Question de M. KERROUCHE Éric (Landes - SER) publiée le 15/09/2022
M. Éric Kerrouche rappelle à M. le ministre de l'agriculture et de la souveraineté alimentaire les termes de sa question n°00527 posée le 07/07/2022 sous le titre : " Critères de qualité agronomique et d'innocuité des matières fertilisantes et supports de culture ", qui n'a pas obtenu de réponse à ce jour.
M. Éric Kerrouche interroge M. le ministre de l'agriculture et de la souveraineté alimentaire au sujet du projet de décret relatif aux critères de qualité agronomique et d'innocuité selon les conditions d'usage pour les matières fertilisantes et les supports de culture qui découle de l'article 86 de la loi n° 2020-105 du 10 février 2020 relative à la lutte contre le gaspillage et à l'économie circulaire.
De nombreux acteurs des filières « eau », « déchets » et « biomasse » se sont alarmés de ce projet de décret dont les bénéfices environnementaux leur apparaissent discutables et les délais de mise en conformité très courts.
Tout d'abord, une part notable des déchets organiques, notamment des bio déchets risque d'être exclue de l'économie circulaire compte tenu du durcissement des exigences normatives.
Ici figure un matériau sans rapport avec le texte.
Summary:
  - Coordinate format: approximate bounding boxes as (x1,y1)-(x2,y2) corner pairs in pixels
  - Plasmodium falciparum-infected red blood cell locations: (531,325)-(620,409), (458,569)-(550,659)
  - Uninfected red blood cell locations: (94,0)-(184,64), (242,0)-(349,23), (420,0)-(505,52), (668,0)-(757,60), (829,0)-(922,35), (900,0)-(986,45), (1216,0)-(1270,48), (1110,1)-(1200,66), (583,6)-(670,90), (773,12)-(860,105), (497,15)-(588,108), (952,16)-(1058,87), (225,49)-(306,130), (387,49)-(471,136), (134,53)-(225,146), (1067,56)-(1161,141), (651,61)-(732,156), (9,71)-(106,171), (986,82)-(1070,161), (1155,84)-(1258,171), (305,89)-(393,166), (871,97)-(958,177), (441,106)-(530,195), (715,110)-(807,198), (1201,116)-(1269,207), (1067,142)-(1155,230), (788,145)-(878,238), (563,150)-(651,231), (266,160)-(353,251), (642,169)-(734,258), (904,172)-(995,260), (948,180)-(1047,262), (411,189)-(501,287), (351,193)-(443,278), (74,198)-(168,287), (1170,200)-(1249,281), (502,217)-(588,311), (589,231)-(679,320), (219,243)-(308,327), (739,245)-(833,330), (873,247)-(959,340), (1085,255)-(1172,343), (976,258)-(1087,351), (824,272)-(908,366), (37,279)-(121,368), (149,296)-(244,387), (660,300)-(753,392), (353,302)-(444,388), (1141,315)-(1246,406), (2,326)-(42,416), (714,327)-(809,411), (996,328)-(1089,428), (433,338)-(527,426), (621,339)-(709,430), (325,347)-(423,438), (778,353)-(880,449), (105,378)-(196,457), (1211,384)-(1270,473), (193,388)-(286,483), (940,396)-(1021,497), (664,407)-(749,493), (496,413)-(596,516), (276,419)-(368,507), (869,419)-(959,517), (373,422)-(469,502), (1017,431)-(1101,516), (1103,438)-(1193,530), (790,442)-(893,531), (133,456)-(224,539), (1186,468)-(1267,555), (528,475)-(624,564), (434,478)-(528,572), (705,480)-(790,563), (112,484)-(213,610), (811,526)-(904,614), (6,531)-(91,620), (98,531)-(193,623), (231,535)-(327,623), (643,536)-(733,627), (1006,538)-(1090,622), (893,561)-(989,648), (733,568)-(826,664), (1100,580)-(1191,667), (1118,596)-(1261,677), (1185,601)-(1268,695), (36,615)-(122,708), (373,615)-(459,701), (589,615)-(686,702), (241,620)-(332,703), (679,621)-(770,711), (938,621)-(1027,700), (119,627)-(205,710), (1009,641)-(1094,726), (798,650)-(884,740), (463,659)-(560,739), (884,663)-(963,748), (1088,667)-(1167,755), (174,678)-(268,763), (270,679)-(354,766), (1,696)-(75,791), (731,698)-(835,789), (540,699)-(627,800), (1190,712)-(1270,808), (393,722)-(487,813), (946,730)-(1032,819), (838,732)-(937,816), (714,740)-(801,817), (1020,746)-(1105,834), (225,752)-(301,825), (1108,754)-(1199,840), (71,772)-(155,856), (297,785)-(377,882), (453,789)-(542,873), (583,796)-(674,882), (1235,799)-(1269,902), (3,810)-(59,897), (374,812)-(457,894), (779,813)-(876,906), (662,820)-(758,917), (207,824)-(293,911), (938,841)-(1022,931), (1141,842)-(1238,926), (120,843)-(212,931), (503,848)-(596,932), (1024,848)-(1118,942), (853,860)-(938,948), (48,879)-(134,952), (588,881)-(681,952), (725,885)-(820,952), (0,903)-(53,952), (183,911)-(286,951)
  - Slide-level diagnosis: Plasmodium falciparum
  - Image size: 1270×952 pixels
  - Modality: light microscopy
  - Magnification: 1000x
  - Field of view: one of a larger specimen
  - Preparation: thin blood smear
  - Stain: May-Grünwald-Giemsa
Certains déchets se verront donc réorientés vers l'élimination, ce qui semble entrer en contradiction avec les objectifs de politiques publiques environnementales mises en œuvre dans les territoires.
Par ailleurs, se posera en conséquence la disponibilité des installations de traitement de déchets, l'impact de ce décret n'ayant pas été pris en compte dans le plan régional de prévention et de gestion des déchets. Les coûts en découlant pourraient être répercutés sur les usagers et les contribuables qui devront supporter une hausse induite par l'augmentation de la taxe générale sur les activités polluantes (TGAP) sur les déchets éliminés.
En outre, certaines unités de valorisation organique pourraient être frappées d'obsolescence alors même que l'investissement n'est pas encore amorti, entraînant de facto une augmentation de la fiscalité locale de traitement de déchets. Il en résulterait une incompréhension de la part des usagers qui, alors qu'ils pratiquent le tri, verraient une filière potentiellement vertueuse abandonnée au profit de l'enfouissement, mettant ainsi à mal les efforts de sensibilisation en matière de prévention des déchets.
Enfin, paradoxalement, les agriculteurs n'ayant plus accès à ces matières organiques issues de l'économie circulaire, ils devront recourir à une part plus importante d'engrais chimiques, ce qui semble contraire à l'objectif recherché. Le corollaire étant une augmentation des coûts pour les agriculteurs.
Si des garanties concernant l'innocuité des matières fertilisantes issues de l'économie circulaire sont nécessaires, il semble qu'une mise en œuvre plus progressive et plus en adéquation avec la réalité des acteurs de la filière soit requise. De même, un recueil de données scientifiques plus abouties et une étude d'impact au périmètre plus élargi portant sur les conséquences environnementales, sanitaires, sociales et financières pour les services publics et leurs usagers s'avéreraient opportuns.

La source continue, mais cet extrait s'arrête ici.